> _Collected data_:
────────

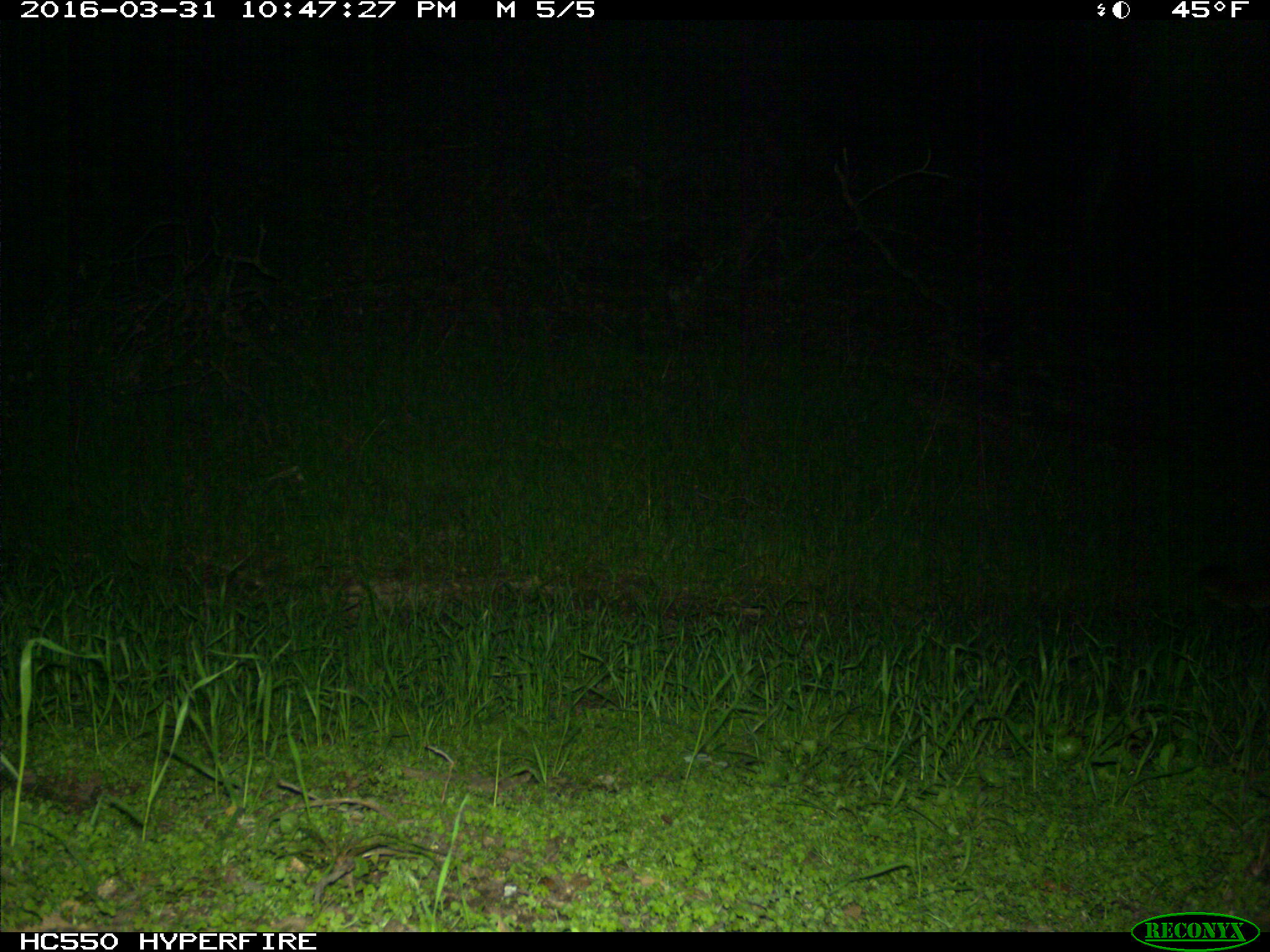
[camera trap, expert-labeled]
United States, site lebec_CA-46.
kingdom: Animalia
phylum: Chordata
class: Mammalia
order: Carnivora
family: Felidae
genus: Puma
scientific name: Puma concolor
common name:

────────

> _Task description_: Output the entries above exactly as given, but strip out the pictures.

> _Solution for this problem_:
[camera trap, expert-labeled]
United States, site lebec_CA-46.
kingdom: Animalia
phylum: Chordata
class: Mammalia
order: Carnivora
family: Felidae
genus: Puma
scientific name: Puma concolor
common name:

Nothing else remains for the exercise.